Multiple cell death modalities may coexist and interact during periodontitis, and exploring the similarities, differences, and interactions between different cell deaths may provide new research directions to understand the mechanisms of periodontitis pathophysiology. Therefore, the main objective of this study was to identify the expression pattern of the genes associated with necroptosis, pyroptosis, and ferroptosis in different cells present in the periodontium of periodontitis patients through bioinformatic analysis combining single-cell RNA (scRNA) and bulk sequencing data.
2 Materials and methods
2.1 Bulk sequencing data and microarray data processing
The GSE173078 dataset was taken from the gingival tissues of 12 periodontitis patients and 12 normal individuals. To obtain this data, the SRA file of the GSE173078 dataset was downloaded in Linux using the prefetch command. We used the trim-galore command to remove low-quality bases and adapters for quality control, followed by transcriptome data comparison and featureCount for data quantification using Hisat2, and finally, the count data was obtained (Kim et al., 2019).

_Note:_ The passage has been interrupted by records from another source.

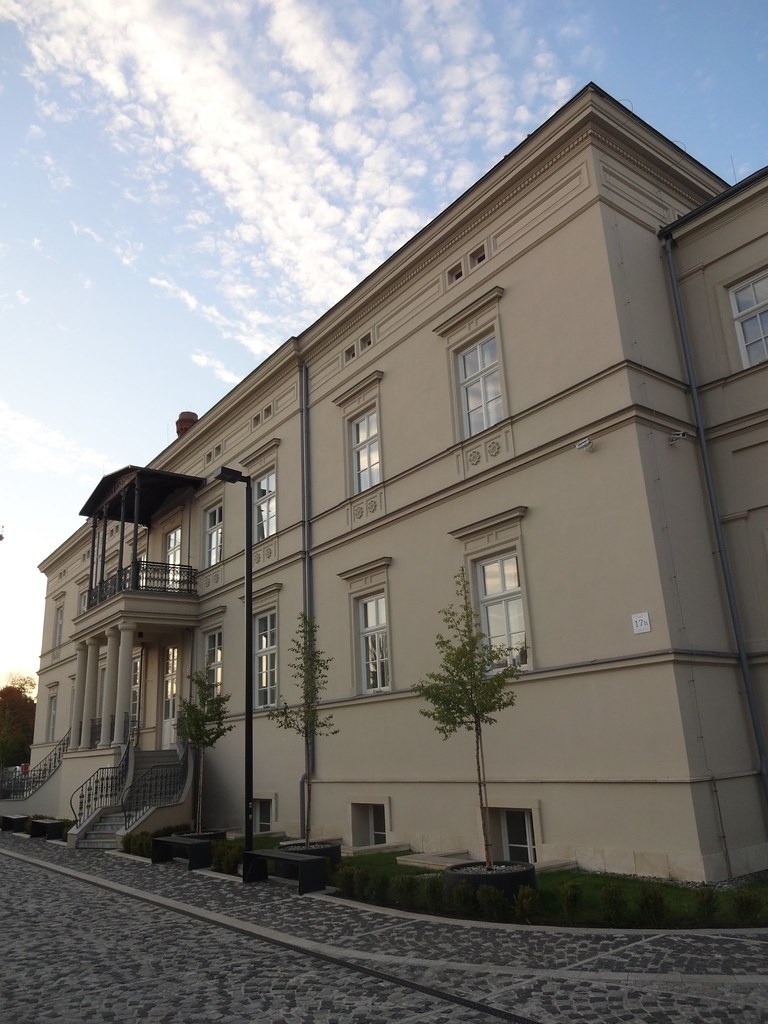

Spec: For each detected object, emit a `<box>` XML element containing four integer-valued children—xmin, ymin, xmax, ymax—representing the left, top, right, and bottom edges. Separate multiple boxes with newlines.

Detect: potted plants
<box><xmin>264</xmin><ymin>612</ymin><xmax>341</xmax><ymax>866</ymax></box>
<box><xmin>171</xmin><ymin>669</ymin><xmax>236</xmax><ymax>840</ymax></box>
<box><xmin>410</xmin><ymin>562</ymin><xmax>536</xmax><ymax>922</ymax></box>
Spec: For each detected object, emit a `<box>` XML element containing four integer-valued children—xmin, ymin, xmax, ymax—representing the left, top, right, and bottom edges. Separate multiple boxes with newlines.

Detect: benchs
<box><xmin>1</xmin><ymin>815</ymin><xmax>29</xmax><ymax>832</ymax></box>
<box><xmin>30</xmin><ymin>819</ymin><xmax>65</xmax><ymax>839</ymax></box>
<box><xmin>241</xmin><ymin>848</ymin><xmax>327</xmax><ymax>895</ymax></box>
<box><xmin>153</xmin><ymin>837</ymin><xmax>207</xmax><ymax>872</ymax></box>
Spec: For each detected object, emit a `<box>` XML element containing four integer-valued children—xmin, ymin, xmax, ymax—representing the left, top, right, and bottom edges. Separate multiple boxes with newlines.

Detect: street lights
<box><xmin>214</xmin><ymin>464</ymin><xmax>254</xmax><ymax>853</ymax></box>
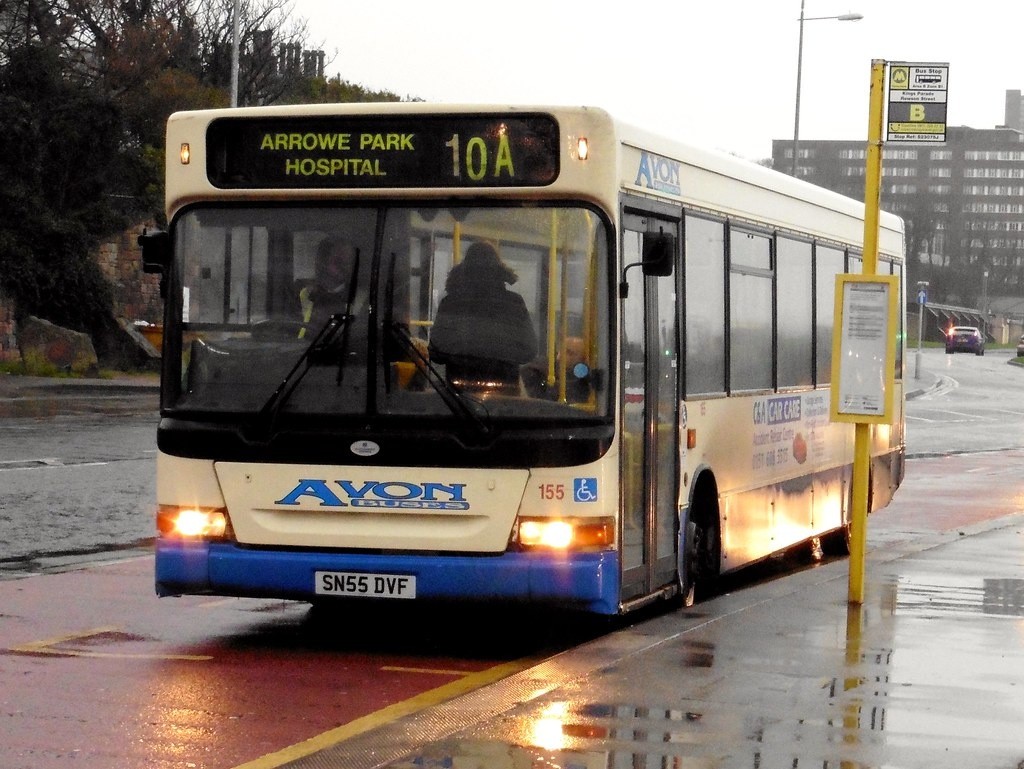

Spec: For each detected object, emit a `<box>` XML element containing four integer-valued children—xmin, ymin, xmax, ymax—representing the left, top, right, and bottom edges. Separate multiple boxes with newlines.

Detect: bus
<box><xmin>137</xmin><ymin>99</ymin><xmax>912</xmax><ymax>613</ymax></box>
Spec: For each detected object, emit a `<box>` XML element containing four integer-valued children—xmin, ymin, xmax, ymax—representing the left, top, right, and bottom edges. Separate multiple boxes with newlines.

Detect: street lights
<box><xmin>794</xmin><ymin>14</ymin><xmax>867</xmax><ymax>179</ymax></box>
<box><xmin>915</xmin><ymin>281</ymin><xmax>930</xmax><ymax>381</ymax></box>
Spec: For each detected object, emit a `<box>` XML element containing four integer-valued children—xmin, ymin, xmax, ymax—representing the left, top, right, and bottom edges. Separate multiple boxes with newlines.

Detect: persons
<box><xmin>427</xmin><ymin>241</ymin><xmax>537</xmax><ymax>397</ymax></box>
<box><xmin>251</xmin><ymin>238</ymin><xmax>385</xmax><ymax>348</ymax></box>
<box><xmin>521</xmin><ymin>338</ymin><xmax>591</xmax><ymax>405</ymax></box>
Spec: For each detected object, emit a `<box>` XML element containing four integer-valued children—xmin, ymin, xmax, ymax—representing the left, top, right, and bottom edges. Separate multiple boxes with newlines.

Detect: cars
<box><xmin>1016</xmin><ymin>334</ymin><xmax>1024</xmax><ymax>358</ymax></box>
<box><xmin>946</xmin><ymin>326</ymin><xmax>986</xmax><ymax>356</ymax></box>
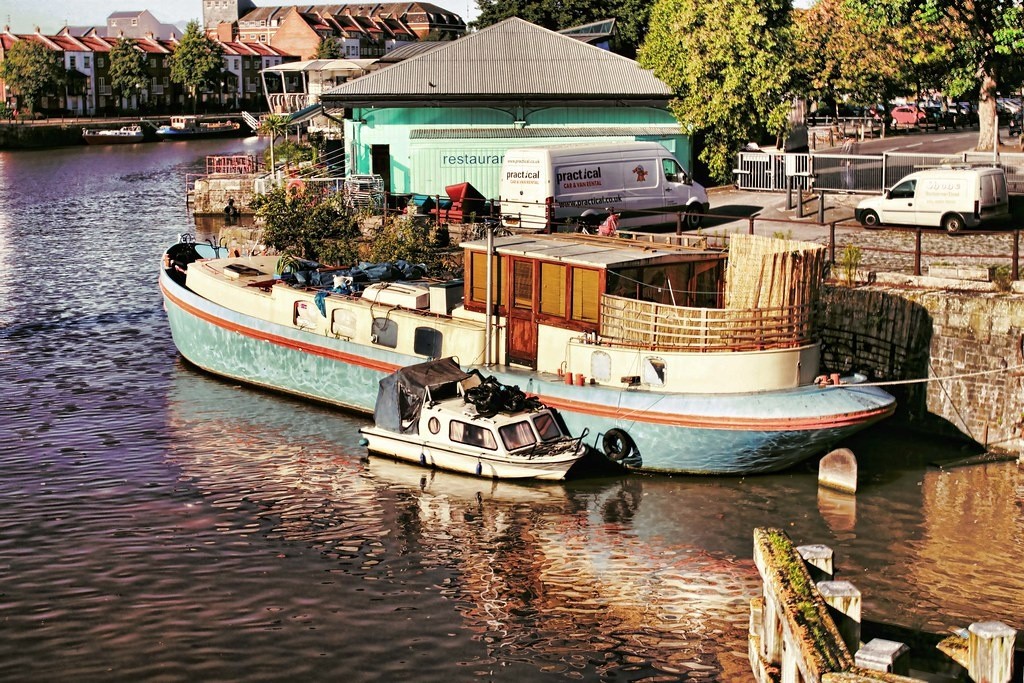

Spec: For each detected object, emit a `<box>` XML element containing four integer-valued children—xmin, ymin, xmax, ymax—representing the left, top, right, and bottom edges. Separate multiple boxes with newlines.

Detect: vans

The microarray dataset GSE10334 was used as an independent external validation dataset containing gingival tissue data from 63 cases of chronic periodontitis and 64 healthy individuals. The raw data of GSE10334 was downloaded from the GEO database using the GEOquery package (version 2.58.0) (Davis and Meltzer, 2007). According to the GEO database information, the quality control processing on the data was performed before uploading these data. Therefore, we directly used these data for further analysis.
Differentially expressed genes (DEGs) in the GSE10334 dataset were analyzed using a paired t-test using the limma R package (Ritchie et al., 2015), and DEGs in the GSE173078 dataset using the DESeq2 R package (Love et al., 2014). DEGs with adjusted p-value <.05 and |logFC >1| were considered significant genes. The volcano and heatmap were plotted using the ggplot2 package (version 3.3.5). All datasets participating in this study are listed in detail in Table 1.
TABLE 1. The enrolled datasets in the current study.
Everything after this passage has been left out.